The prompt for today’s lace challenge is ‘ocean’ which made me think of this filet lace panel I bought a while ago of Diana and Neptune on the sea with assorted fish and sea monsters. The pattern for this seems to have originated in Germany at the beginning of the twentieth century when there was a revival of filet lace both for furnishing and as a hobby for home lacemakers. However, the origins of filet lace or lacis as it was known stretch back to the sixteenth century and there are numerous pattern books dating from that time, many of which have been repurposed since, so the design could have older origins.

Many designs for filet lace are shown with the pattern marked in small crosses which does suggest that they could also have been worked as embroidered cross stitch. It is also a bit misleading though as the filet technique has no links to cross stitch and in fact is made in a running woven technique. The thread pattern has to be carefully worked out before the worker starts as the thread is woven over and under the meshes of the net in a continuous line vertically up and down the pattern like the diagram above. At points in the design the worker changes direction and works horizontally across the threads already laid this time weaving under and over the laid threads as well as those of the net mesh to give an open but woven appearance.
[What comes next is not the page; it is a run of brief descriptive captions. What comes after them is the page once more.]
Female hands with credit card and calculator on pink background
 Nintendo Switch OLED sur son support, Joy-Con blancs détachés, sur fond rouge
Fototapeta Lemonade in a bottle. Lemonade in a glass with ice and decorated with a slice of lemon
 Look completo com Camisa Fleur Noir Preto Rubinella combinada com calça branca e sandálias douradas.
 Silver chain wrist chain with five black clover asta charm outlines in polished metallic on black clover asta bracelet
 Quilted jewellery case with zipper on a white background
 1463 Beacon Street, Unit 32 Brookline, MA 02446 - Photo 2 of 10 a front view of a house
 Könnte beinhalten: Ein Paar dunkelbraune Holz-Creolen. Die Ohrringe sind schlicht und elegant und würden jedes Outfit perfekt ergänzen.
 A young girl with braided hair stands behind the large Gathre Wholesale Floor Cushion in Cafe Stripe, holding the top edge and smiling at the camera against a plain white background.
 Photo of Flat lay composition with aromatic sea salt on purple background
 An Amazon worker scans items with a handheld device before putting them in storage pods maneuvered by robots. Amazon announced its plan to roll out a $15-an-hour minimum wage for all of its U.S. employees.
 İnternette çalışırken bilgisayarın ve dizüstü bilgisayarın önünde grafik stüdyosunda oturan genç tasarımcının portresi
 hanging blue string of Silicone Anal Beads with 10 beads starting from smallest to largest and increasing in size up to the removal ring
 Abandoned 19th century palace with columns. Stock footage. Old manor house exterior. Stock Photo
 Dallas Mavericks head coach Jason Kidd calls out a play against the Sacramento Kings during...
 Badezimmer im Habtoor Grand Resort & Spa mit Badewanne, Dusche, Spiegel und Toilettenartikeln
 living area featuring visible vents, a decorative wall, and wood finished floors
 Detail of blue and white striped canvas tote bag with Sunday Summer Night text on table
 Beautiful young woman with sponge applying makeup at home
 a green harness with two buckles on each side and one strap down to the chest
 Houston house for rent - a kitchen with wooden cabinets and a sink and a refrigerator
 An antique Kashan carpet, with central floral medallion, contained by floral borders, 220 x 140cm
It does produce a firm type of lace though well suited to furnishing.

Wednesday, 5 January 2022

Back in the studio

 It’s good to be back in the studio after the Christmas break making lace plans for the new year. I’m very pleased to have work in the current Tansa miniatures exhibition which is currently showing at the Crafts Study Centre in Farnham until 26 March. I will also have some larger pieces of lace in the complementary exhibition at South Hill Park in Bracknell from 26 February until 3 April. The work at both venues is the result of a research visit by UCA textile researchers to Japan in 2019, following which we and some of the Japanese artists we visited encapsulated our responses to the trip in textiles. I feel especially lucky to be able to show some work in the current pandemic when so many venues are closed. The miniature works are also travelling to Japan in April to be exhibited at Gallery Gallery in Kyoto which is also a great honour. As well as the Japanese themed pieces I’m also still working on my unhomely doily series hoping to produce a group of them for exhibiting. I’ve published a couple of papers in Textile the journal of cloth and culture this year, one on the lace designer Amy Atkin (the image above shows a detail of my textile response to that work) and another on textile responses to domestic trauma. I’m currently writing a chapter for a textile book on Belgian war lace and have started the research for another paper on the work of Harry Cross who designed beautiful machine lace curtains and the famous Battle of Britain lace panel. I like to have a mixture of practice and writing so I’m looking forward to the new year and getting back to work.